Some AGILab apps include learning components (for example supervised models, reinforcement learning, or graph neural networks). This page describes how to separate training from inference, and how continuous learning and federated learning can be implemented with AGILab’s orchestration and artifact conventions.

Training vs inference

Training updates model parameters (and may produce new checkpoints). Inference consumes a fixed checkpoint to produce decisions, allocations, or predictions.

Reinforcement learning (example)

In reinforcement learning, a policy \(\pi_\theta(a \mid s)\) is trained to maximize expected discounted return:

\[J(\theta) = \mathbb{E}\left[\sum_{t=0}^{T-1} \gamma^t r_t\right]\]

where \(\gamma \in (0,1]\) is a discount factor and \(r_t\) is the reward at step \(t\).

Optimization / ILP baseline (example)

A deterministic baseline can be expressed as an integer linear program (ILP):

\[\min_{x} \; c^\top x \quad \text{s.t.} \quad Ax \le b, \; x \in \{0,1\}^n\]

This kind of solver is useful as:

a baseline for evaluation (compare against learned policies), and/or
a teacher that produces high-quality labels to improve learning.

Continuous learning (optional)

Continuous learning means periodically updating a model after deployment, using new data or feedback. AGILab does not enable this implicitly, but it provides the building blocks to implement it explicitly:

reproducible run orchestration (AGI.run, AGI.install, AGI.get_distrib)
stable artifact paths (datasets, logs, checkpoints) via AgiEnv and share directory conventions
per-step experiment capture via lab_steps.toml

One common pattern is “solver-as-teacher”:

Run inference with a policy checkpoint to produce decisions.
In parallel (or on sampled episodes), run an optimizer to compute a strong reference solution \(a_t^*\) or a target value \(V^*(s_t)\).
Update the policy using behavior cloning / advantage shaping / reward augmentation, depending on the algorithm.

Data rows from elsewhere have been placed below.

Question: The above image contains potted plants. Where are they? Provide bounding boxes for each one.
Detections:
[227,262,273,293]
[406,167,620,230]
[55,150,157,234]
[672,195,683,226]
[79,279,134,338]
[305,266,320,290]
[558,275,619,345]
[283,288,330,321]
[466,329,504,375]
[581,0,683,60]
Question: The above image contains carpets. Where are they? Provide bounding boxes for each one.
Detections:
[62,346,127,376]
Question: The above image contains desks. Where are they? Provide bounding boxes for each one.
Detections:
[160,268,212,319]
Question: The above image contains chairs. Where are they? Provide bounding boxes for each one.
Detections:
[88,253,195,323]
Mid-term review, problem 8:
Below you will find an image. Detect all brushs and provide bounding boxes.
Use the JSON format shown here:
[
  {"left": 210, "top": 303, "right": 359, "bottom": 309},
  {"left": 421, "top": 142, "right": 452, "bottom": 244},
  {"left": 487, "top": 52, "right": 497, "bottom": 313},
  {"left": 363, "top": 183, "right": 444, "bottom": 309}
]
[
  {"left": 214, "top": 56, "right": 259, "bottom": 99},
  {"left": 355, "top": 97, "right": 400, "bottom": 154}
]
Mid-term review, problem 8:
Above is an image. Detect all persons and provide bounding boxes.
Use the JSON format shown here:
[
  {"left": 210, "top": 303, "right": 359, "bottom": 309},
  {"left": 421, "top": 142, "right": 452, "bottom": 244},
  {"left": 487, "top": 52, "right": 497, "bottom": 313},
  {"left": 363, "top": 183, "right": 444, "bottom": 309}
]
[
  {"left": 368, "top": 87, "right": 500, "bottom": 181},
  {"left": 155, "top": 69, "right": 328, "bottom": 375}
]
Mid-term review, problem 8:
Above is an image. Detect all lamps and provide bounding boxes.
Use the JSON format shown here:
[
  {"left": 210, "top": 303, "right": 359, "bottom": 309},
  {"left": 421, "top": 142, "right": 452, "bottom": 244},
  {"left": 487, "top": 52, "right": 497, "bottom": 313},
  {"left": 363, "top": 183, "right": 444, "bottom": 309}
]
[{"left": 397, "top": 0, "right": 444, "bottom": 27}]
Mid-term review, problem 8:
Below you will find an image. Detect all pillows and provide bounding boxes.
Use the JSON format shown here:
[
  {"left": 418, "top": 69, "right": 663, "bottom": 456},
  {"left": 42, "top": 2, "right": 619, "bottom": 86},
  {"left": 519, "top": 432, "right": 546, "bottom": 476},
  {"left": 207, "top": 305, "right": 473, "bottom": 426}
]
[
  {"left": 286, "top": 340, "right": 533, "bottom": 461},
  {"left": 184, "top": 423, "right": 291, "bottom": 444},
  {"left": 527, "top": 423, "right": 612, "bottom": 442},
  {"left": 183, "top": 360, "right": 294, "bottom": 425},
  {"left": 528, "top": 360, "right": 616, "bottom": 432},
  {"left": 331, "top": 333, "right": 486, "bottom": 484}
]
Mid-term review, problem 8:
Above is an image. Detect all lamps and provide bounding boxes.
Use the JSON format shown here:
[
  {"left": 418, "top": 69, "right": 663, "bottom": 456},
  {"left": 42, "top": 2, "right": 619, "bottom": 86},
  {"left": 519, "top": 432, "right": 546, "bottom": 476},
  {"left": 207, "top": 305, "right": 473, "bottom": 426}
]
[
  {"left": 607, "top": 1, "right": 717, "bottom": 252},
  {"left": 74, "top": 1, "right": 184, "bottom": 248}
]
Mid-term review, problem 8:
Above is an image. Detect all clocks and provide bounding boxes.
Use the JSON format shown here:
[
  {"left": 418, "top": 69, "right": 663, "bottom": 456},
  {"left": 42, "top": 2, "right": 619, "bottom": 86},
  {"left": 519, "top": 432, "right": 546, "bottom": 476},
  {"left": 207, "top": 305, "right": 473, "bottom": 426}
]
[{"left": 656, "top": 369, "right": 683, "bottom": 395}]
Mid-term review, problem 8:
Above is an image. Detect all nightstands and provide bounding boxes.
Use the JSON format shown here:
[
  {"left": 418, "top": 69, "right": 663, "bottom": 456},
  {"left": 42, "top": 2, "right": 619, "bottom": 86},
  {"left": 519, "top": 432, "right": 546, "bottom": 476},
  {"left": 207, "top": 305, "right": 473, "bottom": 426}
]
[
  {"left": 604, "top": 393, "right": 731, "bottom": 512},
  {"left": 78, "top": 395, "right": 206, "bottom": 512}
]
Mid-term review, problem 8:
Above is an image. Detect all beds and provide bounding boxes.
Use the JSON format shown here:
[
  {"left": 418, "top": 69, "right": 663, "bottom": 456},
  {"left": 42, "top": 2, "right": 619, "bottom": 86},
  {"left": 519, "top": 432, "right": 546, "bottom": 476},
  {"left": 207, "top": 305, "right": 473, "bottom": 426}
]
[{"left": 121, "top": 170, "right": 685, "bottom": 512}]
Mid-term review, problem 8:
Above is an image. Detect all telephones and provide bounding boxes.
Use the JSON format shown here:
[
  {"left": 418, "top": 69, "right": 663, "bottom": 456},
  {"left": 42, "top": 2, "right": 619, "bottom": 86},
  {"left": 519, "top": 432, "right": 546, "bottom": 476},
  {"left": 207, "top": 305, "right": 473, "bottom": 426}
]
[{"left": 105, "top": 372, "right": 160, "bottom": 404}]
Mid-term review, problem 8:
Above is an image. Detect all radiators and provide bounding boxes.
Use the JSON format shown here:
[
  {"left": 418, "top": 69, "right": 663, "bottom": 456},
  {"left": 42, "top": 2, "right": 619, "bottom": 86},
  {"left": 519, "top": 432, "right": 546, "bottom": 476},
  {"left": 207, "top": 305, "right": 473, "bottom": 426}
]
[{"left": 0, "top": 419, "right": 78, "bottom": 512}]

Graph neural networks (message passing)

Many decision problems are naturally represented as graphs with node features \(x_v\), edge features \(e_{uv}\), and adjacency defined by the current topology. A message-passing GNN updates node embeddings as:

\[m_v^{(k)} = \sum_{u \in \mathcal{N}(v)} \psi\left(h_v^{(k)}, h_u^{(k)}, e_{uv}\right), \qquad h_v^{(k+1)} = \phi\left(h_v^{(k)}, m_v^{(k)}\right)\]

Because aggregation is permutation-invariant, the same network can generalize across different graph sizes and topologies (topology-agnostic policies), while still learning node- and edge-level properties.

Federated learning (optional)

Federated learning trains models across multiple sites without centralizing raw data. A common aggregation is FedAvg:

\[\theta_{t+1} = \sum_{k=1}^{K} \frac{n_k}{\sum_j n_j} \, \theta_{t+1}^{(k)}\]

where \(\theta_{t+1}^{(k)}\) is the model trained on site \(k\) and \(n_k\) is the number of samples used there.

In AGILab terms, this can be implemented by orchestrating:

per-site training runs that export checkpoints to a shared location, and
an aggregation step that combines checkpoints into a new global model, then redeploys it for inference.

AGILab’s environment resolution and worker distribution make it straightforward to run these steps locally or on SSH clusters, as long as sites agree on a checkpoint format and aggregation protocol.